+++ Reading passage +++

Show that, at the bottom of a vertical mine shaft dug to depth \(D\), the measured value of \(g\) will be $$g=g_{s}\left(1-\frac{D}{R}\right)$$ \(g_{s}\) being the surface value. Assume that the Earth is a uniform sphere of radius \(R\).

Short Answer

Expert verified
Therefore, the value of acceleration due to gravity at the bottom of a deep mine shaft, dug to depth \(D\), is given by \(g = g_{s}\left(1-\frac{D}{R}\right)\), where \(g_{s}\) is the surface value, \(D\) is the depth of the mine shaft, and \(R\) is the Earth's radius.

Step by step solution

01

Gravitational Field Outside the Sphere

Starting with the formula for the gravitational field outside a sphere of mass \(M\) and radius \(R\), this is given by Newton's law: \(g_{s}= \frac{GM}{R^2}\), where \(G\) is the gravitational constant.

+++

Set problem -
Copy the mine shaft problem between "Show that, at" and "the Earth's radius.", inclusive, substituting "borehole" for "mine shaft".

+++ Material supplied +++

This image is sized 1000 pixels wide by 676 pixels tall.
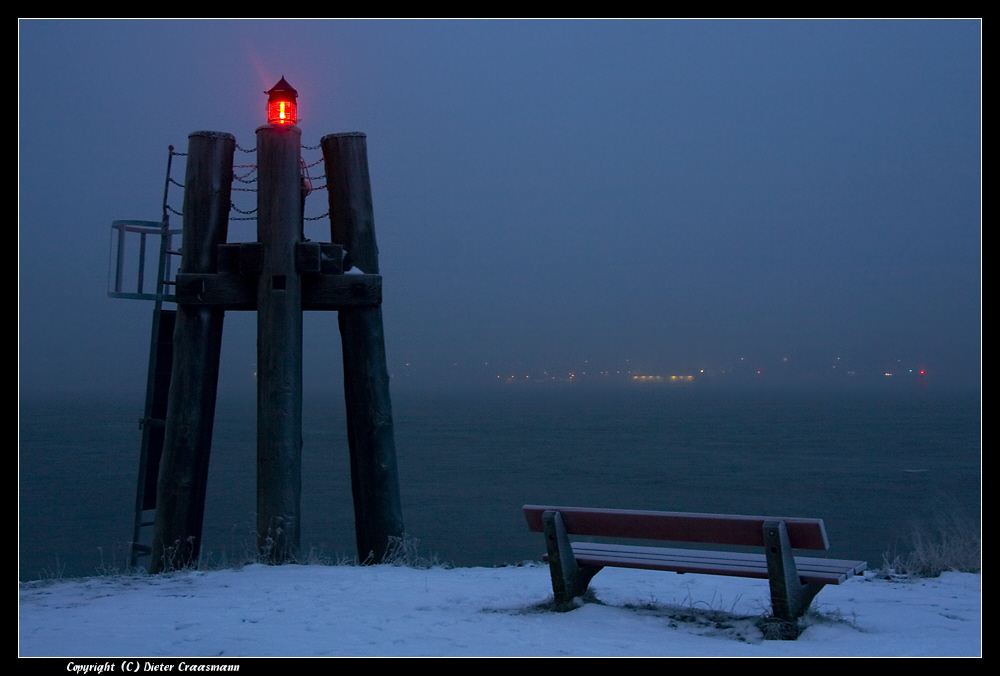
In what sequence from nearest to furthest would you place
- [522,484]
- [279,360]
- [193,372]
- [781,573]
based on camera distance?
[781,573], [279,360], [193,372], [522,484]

+++
+++ Material supplied +++

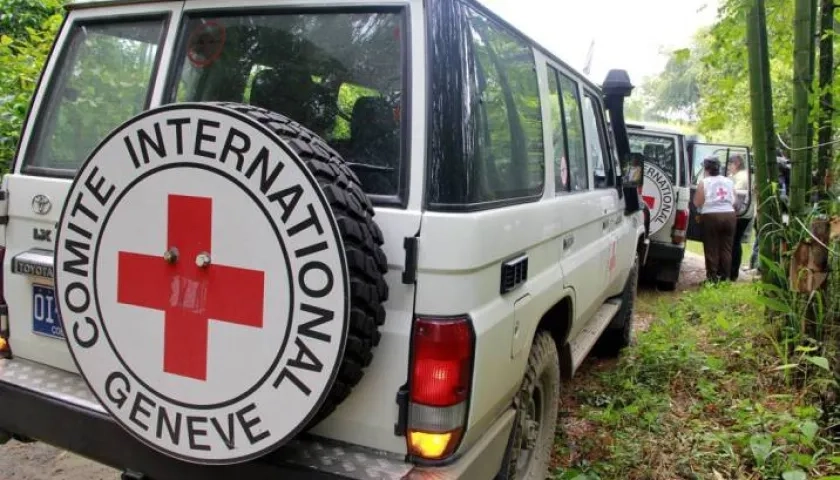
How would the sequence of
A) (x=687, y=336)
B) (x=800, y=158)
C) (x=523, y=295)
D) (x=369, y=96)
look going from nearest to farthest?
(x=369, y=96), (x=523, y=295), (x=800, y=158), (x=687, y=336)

+++
+++ Material supplied +++

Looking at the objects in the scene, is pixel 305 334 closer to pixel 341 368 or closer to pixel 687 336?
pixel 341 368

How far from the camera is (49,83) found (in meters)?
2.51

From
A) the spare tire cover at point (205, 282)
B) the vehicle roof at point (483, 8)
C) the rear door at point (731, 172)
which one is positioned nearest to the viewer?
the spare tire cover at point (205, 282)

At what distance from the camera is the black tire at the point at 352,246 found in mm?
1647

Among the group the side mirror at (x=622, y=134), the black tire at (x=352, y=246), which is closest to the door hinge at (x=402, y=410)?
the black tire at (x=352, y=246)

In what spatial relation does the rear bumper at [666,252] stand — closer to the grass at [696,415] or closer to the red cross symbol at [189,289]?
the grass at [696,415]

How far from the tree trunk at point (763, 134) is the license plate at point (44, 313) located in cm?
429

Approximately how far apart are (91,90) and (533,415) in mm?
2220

+++

Solution to the exercise -
Show that, at the bottom of a vertical borehole dug to depth \(D\), the measured value of \(g\) will be $$g=g_{s}\left(1-\frac{D}{R}\right)$$ \(g_{s}\) being the surface value. Assume that the Earth is a uniform sphere of radius \(R\).

Short Answer

Expert verified
Therefore, the value of acceleration due to gravity at the bottom of a deep borehole, dug to depth \(D\), is given by \(g = g_{s}\left(1-\frac{D}{R}\right)\), where \(g_{s}\) is the surface value, \(D\) is the depth of the borehole, and \(R\) is the Earth's radius.